L'image que nous avons des Nabatéens est désormais assez précise et leur destin apparaît bien particulier : des origines arabes obscures ; puis un petit royaume établi aux marges des États hellénistiques ; puis un important royaume-client en lisière du monde romain à la fin de la République romaine et sous les empereurs Julio-Claudiens et Flaviens ; ensuite, un peuple intégré dans l'Empire romain sans y perdre sa civilisation propre ; enfin, aujourd'hui, une référence importante dans le monde arabe pour les origines de l'arabité. Ce dernier point est parfaitement justifié. En effet, l'inscription datant du IVe siècle ap.
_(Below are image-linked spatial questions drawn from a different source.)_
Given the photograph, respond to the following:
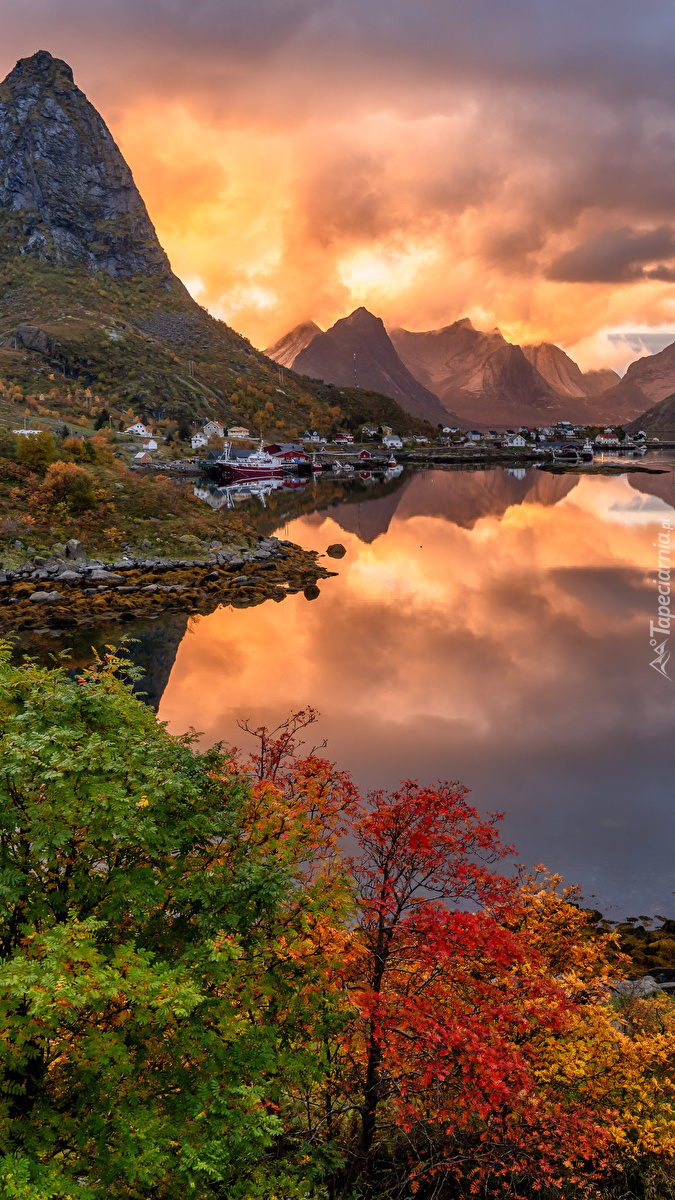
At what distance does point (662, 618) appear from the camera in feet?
148

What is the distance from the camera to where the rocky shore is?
43.2 metres

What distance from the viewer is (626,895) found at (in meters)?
18.7

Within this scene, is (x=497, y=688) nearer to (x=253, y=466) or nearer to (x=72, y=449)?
(x=72, y=449)

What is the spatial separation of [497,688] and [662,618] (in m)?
18.4

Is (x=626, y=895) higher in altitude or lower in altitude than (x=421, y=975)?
lower

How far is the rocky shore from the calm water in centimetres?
306

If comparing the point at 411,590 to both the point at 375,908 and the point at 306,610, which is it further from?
the point at 375,908

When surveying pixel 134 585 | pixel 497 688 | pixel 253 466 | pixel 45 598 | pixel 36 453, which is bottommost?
pixel 497 688

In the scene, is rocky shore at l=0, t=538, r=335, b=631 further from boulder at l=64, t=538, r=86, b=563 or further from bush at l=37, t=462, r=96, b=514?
→ bush at l=37, t=462, r=96, b=514

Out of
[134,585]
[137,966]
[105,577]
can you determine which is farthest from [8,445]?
[137,966]

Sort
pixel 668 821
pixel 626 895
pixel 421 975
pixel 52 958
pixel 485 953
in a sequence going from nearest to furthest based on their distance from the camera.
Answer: pixel 52 958 < pixel 485 953 < pixel 421 975 < pixel 626 895 < pixel 668 821

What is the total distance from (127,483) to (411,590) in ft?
100

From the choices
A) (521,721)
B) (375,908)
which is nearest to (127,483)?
(521,721)

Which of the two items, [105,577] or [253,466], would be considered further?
[253,466]
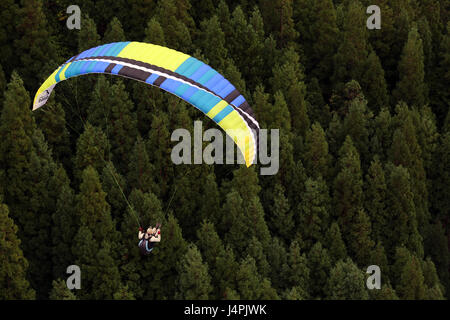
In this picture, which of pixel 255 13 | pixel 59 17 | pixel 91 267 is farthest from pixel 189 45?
pixel 91 267

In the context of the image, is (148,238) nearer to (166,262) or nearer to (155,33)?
(166,262)

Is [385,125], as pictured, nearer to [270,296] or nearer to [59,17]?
[270,296]

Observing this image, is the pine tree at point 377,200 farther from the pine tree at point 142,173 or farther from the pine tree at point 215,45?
the pine tree at point 142,173

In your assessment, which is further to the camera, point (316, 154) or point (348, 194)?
point (316, 154)

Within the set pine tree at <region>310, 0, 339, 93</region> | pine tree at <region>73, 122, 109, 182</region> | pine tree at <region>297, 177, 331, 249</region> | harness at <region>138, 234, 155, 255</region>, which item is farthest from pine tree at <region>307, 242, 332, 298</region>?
pine tree at <region>310, 0, 339, 93</region>

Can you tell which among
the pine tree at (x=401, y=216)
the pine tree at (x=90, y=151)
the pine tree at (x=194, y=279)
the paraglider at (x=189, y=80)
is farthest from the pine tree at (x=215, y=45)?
the paraglider at (x=189, y=80)

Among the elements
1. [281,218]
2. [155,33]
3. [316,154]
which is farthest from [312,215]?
[155,33]
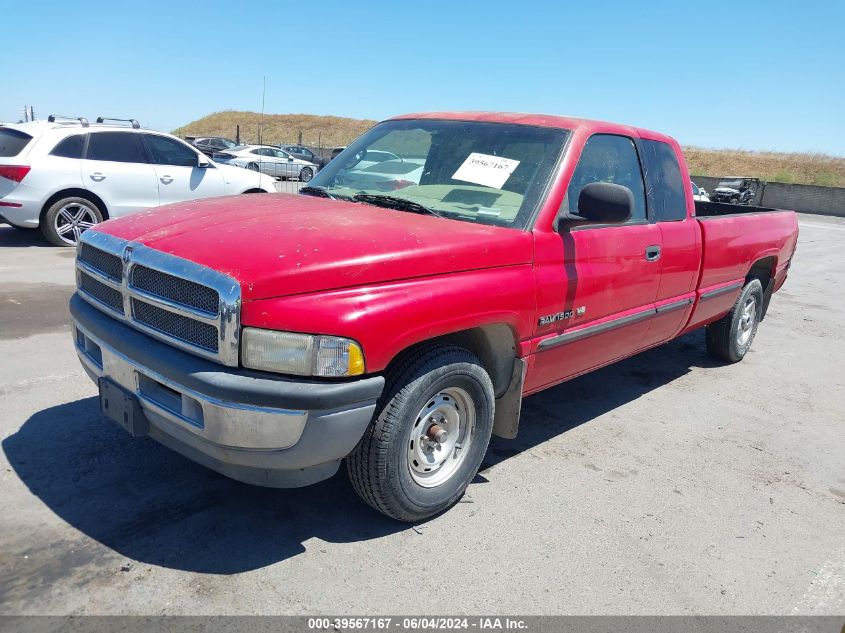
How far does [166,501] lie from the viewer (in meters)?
3.19

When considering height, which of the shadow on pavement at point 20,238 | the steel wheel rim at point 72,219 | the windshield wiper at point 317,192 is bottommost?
the shadow on pavement at point 20,238

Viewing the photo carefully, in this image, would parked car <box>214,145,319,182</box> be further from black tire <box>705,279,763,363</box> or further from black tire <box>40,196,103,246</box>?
black tire <box>705,279,763,363</box>

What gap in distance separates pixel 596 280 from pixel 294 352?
2.01 meters

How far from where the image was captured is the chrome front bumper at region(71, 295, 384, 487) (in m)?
2.52

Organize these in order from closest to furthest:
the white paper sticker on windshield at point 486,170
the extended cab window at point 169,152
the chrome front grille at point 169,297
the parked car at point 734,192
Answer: the chrome front grille at point 169,297
the white paper sticker on windshield at point 486,170
the extended cab window at point 169,152
the parked car at point 734,192

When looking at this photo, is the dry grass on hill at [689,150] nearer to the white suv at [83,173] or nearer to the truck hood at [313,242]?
the white suv at [83,173]

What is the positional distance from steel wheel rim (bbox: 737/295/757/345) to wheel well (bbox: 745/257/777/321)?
0.75ft

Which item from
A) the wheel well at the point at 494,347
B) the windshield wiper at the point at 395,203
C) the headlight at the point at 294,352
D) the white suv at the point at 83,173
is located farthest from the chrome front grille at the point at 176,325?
the white suv at the point at 83,173

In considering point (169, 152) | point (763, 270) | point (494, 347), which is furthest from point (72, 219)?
point (763, 270)

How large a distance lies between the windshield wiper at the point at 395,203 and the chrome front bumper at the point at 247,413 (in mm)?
1238

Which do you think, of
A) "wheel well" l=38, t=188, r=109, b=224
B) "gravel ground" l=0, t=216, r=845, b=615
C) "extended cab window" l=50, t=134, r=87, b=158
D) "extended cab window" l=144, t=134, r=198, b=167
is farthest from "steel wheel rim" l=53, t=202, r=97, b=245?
"gravel ground" l=0, t=216, r=845, b=615

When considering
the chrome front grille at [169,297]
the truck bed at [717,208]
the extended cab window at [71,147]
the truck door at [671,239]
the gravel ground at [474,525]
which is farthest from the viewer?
the extended cab window at [71,147]

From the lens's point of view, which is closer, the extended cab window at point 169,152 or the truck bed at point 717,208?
the truck bed at point 717,208

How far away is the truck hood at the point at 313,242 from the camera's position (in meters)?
2.59
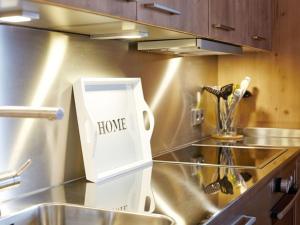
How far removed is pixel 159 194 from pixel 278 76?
1.46m

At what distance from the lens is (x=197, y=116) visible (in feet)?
7.84

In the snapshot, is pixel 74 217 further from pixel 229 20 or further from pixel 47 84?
pixel 229 20

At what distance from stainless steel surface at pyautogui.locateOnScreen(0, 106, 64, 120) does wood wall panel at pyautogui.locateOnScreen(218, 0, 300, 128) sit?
6.14ft

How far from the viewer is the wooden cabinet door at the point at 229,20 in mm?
1676

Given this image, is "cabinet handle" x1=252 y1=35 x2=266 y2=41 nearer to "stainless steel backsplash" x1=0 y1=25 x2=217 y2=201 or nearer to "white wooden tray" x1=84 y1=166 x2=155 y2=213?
"stainless steel backsplash" x1=0 y1=25 x2=217 y2=201

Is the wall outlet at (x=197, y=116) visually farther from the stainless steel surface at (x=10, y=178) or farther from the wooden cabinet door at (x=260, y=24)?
the stainless steel surface at (x=10, y=178)

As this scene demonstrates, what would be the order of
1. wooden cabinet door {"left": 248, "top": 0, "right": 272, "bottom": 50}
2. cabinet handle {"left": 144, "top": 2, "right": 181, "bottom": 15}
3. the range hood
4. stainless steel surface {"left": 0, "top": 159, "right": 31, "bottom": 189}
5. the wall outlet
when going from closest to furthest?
stainless steel surface {"left": 0, "top": 159, "right": 31, "bottom": 189}, cabinet handle {"left": 144, "top": 2, "right": 181, "bottom": 15}, the range hood, wooden cabinet door {"left": 248, "top": 0, "right": 272, "bottom": 50}, the wall outlet

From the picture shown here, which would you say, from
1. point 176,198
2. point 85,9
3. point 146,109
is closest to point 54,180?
point 176,198

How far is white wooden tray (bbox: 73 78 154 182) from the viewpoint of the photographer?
4.64 ft

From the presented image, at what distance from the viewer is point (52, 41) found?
4.44 ft

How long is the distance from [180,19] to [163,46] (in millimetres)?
334

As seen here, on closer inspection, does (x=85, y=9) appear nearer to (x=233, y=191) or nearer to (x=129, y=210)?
(x=129, y=210)

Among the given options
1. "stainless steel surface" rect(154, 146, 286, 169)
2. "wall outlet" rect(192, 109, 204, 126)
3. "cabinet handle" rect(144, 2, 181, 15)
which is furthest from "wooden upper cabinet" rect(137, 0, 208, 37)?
"wall outlet" rect(192, 109, 204, 126)

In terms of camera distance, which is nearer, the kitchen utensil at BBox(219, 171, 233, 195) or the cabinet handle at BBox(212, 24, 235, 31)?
the kitchen utensil at BBox(219, 171, 233, 195)
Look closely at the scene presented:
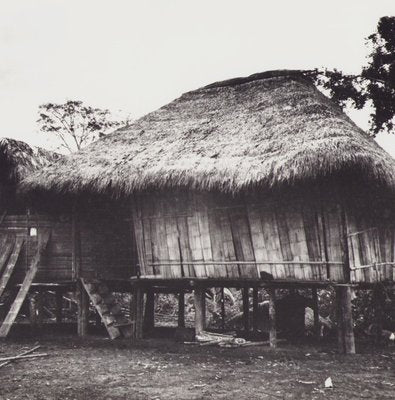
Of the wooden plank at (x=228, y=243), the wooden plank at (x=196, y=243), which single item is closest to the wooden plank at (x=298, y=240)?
the wooden plank at (x=228, y=243)

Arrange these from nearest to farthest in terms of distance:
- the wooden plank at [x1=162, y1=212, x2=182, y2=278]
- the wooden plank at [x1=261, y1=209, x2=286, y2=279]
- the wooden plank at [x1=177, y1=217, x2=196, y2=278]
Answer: the wooden plank at [x1=261, y1=209, x2=286, y2=279], the wooden plank at [x1=177, y1=217, x2=196, y2=278], the wooden plank at [x1=162, y1=212, x2=182, y2=278]

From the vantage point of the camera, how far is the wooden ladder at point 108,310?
10492 millimetres

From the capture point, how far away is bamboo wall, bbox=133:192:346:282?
8.97 metres

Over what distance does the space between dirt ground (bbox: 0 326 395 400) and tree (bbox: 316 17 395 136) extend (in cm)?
769

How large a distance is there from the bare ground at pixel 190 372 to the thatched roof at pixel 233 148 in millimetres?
3041

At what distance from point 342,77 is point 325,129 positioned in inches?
243

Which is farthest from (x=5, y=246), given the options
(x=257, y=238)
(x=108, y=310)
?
(x=257, y=238)

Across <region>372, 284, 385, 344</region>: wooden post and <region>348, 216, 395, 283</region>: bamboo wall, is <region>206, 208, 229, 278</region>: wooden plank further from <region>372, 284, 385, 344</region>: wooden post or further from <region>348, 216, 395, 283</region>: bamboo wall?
<region>372, 284, 385, 344</region>: wooden post

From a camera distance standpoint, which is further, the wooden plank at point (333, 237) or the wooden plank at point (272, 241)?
the wooden plank at point (272, 241)

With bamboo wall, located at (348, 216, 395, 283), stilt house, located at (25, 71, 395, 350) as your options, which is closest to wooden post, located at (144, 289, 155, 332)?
stilt house, located at (25, 71, 395, 350)

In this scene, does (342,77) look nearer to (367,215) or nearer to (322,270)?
(367,215)

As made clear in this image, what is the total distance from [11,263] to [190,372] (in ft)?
17.1

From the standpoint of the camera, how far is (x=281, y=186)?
30.1ft

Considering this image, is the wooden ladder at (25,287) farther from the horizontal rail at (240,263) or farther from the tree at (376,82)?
the tree at (376,82)
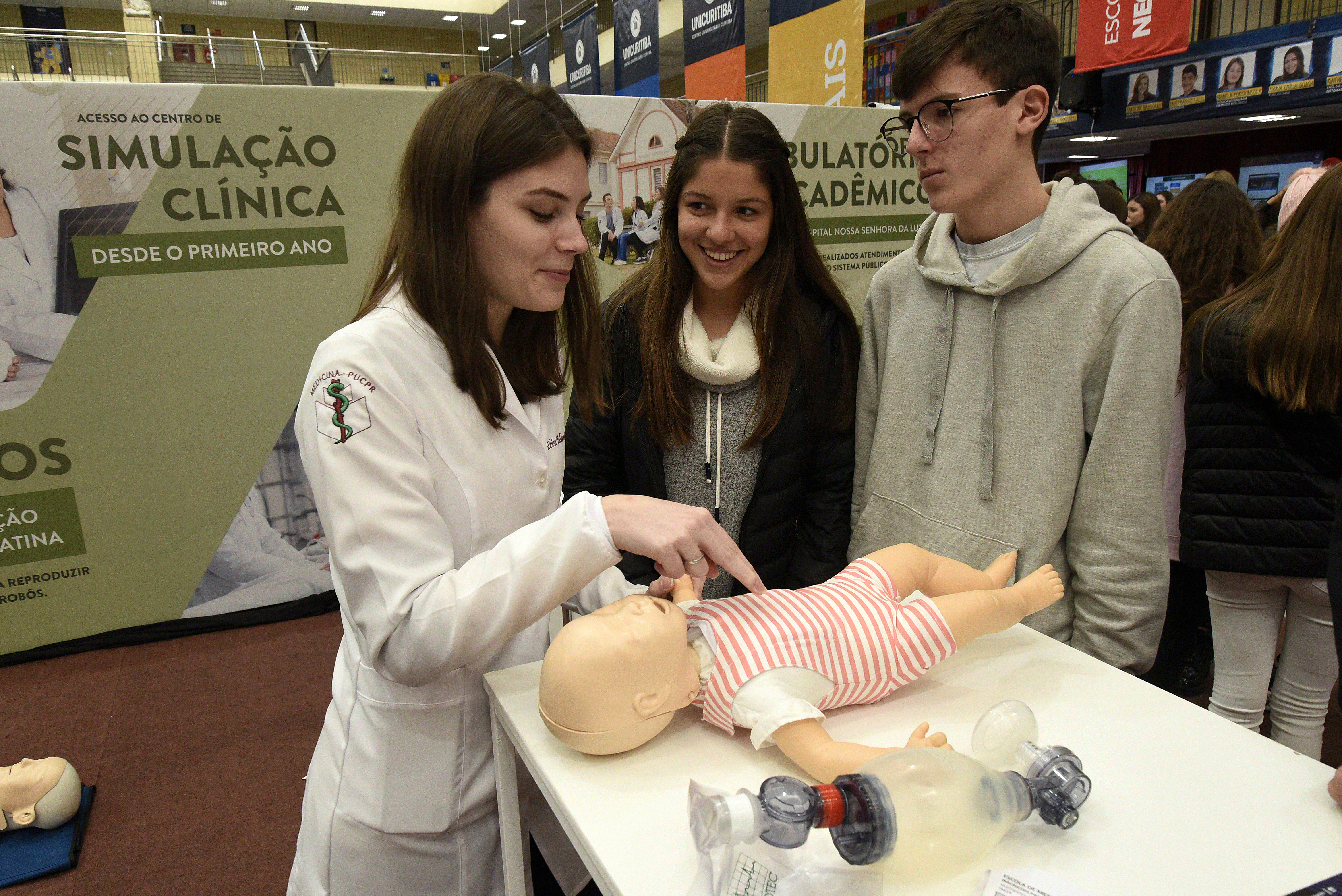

J.-C. découverte à Nemara, dans le désert de Syrie, et exposée aujourd'hui au Département des antiquités orientales du Louvre, est à la fois l'un des textes les plus tardifs en écriture nabatéenne ou araméenne, et l‘un des plus anciens en langue arabe. C'est ainsi que des savants de plus en plus nombreux pensent que l'écriture nabatéenne a donné naissance, par évolution de la graphie, à l'écriture arabe. Et les fameux papyrus découverts à Pétra en 1993 dans la grande église du VIe siècle montrent que, si les Nabatéens de l'époque byzantine utilisaient le grec pour rédiger leurs archives, ils parlaient l'arabe, puisque les noms de lieu contenus dans ces archives sont des noms arabes.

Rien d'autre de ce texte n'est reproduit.